DOKUMENTAUSZUG:
Nicht vermeidbar?

  • Im Prozess gegen die Hebamme und Ärztin Anna R. wurde deutlich, dass die Diagnose einer sogenannten intrauterinen Asphyxie schwer zu stellen ist. Zu diskret sind meist die Befunde. Es zeigt sich, dass die Asphyxie (wörtlich: Pulslosigkeit) unterschiedlich definiert wird. In der Rechtsmedizin etwa wird sie synonym für „Ersticken" verwendet, vielfach auch als Oberbegriff für verschiedene Erstickungsarten. Der Rechtsmediziner Prof. Dr. Wolfgang Keil empfiehlt, dass es zumindest für die einzelnen Fachgebiete eine einheitliche Definition geben sollte, damit die Kriterien klar seien. Der Neonatologe Prof. Dr. Dominique Singer meint aber, kein anderer Begriff beschreibe die besondere Mischung aus aktiven Reaktionen und passiven Folgen einer Mangelversorgung in der Perinatalzeit und Neugeborenenperiode besser als die Asphyxie. Er erläutert die Zusammenhänge mit hypoxischer und ischämischer Hypoxie.

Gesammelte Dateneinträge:

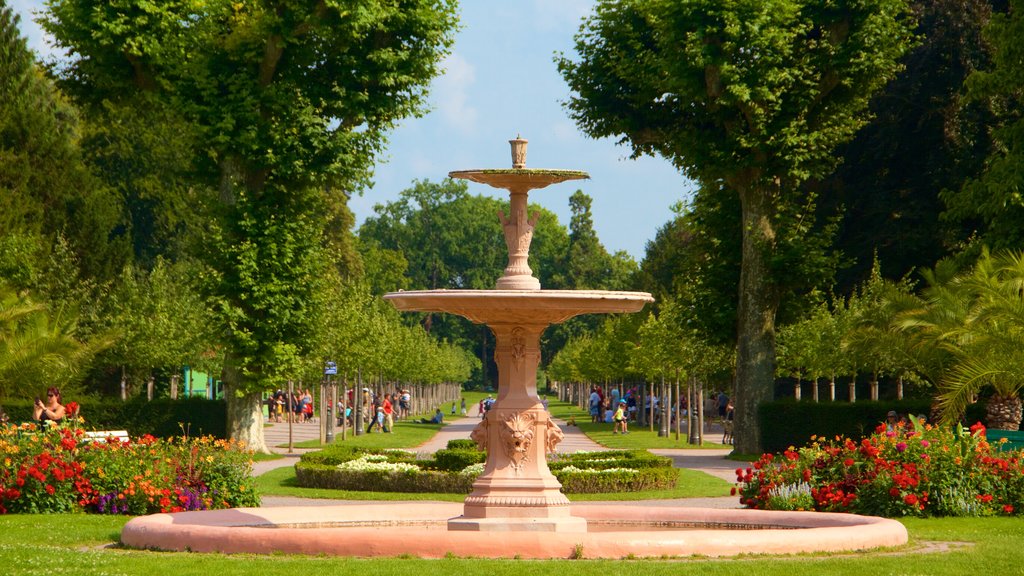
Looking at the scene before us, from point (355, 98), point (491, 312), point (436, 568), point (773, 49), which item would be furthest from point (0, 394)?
point (436, 568)

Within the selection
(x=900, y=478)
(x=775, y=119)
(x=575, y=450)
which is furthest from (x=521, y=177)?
(x=575, y=450)

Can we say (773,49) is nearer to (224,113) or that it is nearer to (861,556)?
(224,113)

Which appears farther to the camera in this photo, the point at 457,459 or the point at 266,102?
the point at 266,102

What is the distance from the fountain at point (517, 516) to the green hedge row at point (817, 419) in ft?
54.5

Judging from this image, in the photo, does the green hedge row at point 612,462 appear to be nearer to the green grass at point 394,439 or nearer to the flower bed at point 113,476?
the flower bed at point 113,476

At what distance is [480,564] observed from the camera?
11.4 metres

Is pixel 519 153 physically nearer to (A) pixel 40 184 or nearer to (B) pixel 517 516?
(B) pixel 517 516

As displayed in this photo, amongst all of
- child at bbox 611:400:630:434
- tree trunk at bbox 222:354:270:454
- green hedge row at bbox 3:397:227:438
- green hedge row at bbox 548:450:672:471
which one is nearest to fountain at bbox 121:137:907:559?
green hedge row at bbox 548:450:672:471

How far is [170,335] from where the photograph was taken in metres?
44.1

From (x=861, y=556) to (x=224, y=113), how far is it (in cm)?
2254

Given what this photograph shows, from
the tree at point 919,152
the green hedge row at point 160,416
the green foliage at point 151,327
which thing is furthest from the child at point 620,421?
the green hedge row at point 160,416

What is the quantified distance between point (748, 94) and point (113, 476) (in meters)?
18.0

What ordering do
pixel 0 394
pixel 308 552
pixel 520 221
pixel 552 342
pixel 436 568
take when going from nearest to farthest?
pixel 436 568 → pixel 308 552 → pixel 520 221 → pixel 0 394 → pixel 552 342

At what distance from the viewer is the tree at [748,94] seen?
31891 millimetres
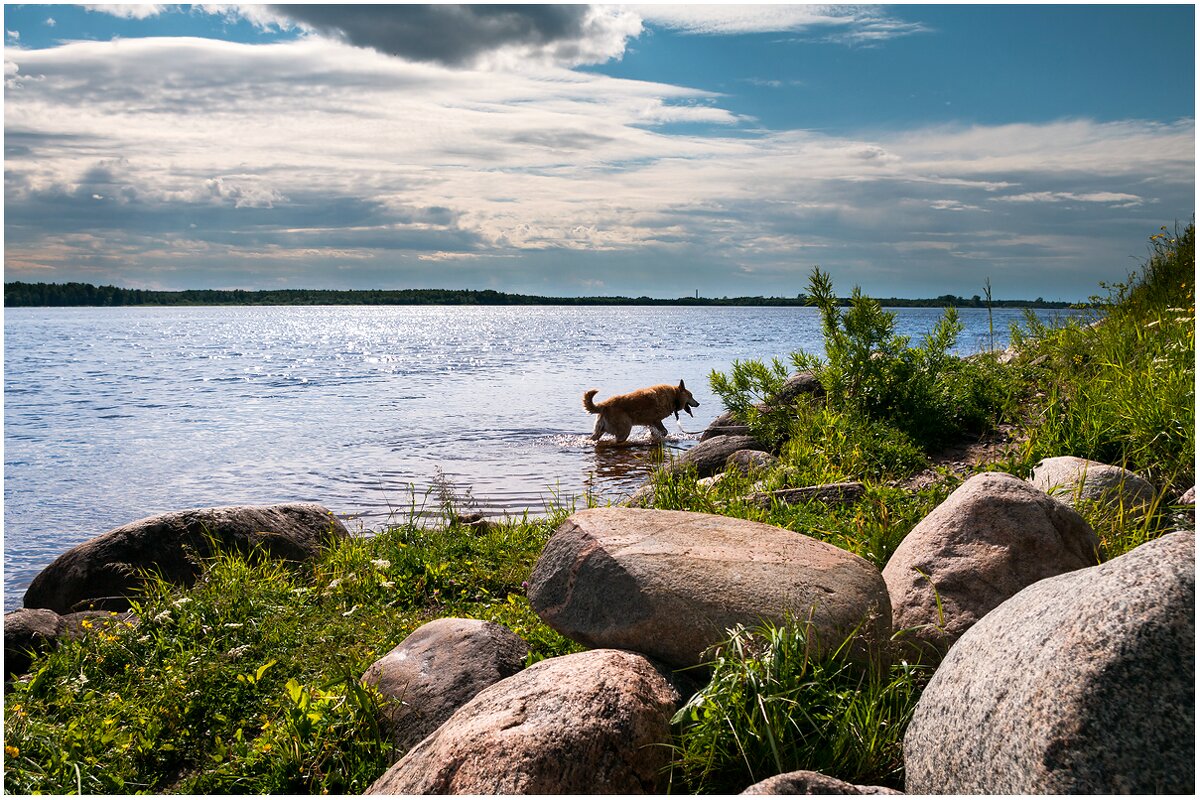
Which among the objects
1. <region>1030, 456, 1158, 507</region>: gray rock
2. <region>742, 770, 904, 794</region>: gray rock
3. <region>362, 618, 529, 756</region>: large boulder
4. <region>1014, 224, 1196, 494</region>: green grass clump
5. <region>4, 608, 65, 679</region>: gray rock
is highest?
<region>1014, 224, 1196, 494</region>: green grass clump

DEINE AUFGABE:
Schreib den Text über die Asphyxie von oben vollständig und Wort für Wort heraus.

LÖSUNG DER AUFGABE:
Nicht vermeidbar?

  • Im Prozess gegen die Hebamme und Ärztin Anna R. wurde deutlich, dass die Diagnose einer sogenannten intrauterinen Asphyxie schwer zu stellen ist. Zu diskret sind meist die Befunde. Es zeigt sich, dass die Asphyxie (wörtlich: Pulslosigkeit) unterschiedlich definiert wird. In der Rechtsmedizin etwa wird sie synonym für „Ersticken" verwendet, vielfach auch als Oberbegriff für verschiedene Erstickungsarten. Der Rechtsmediziner Prof. Dr. Wolfgang Keil empfiehlt, dass es zumindest für die einzelnen Fachgebiete eine einheitliche Definition geben sollte, damit die Kriterien klar seien. Der Neonatologe Prof. Dr. Dominique Singer meint aber, kein anderer Begriff beschreibe die besondere Mischung aus aktiven Reaktionen und passiven Folgen einer Mangelversorgung in der Perinatalzeit und Neugeborenenperiode besser als die Asphyxie. Er erläutert die Zusammenhänge mit hypoxischer und ischämischer Hypoxie.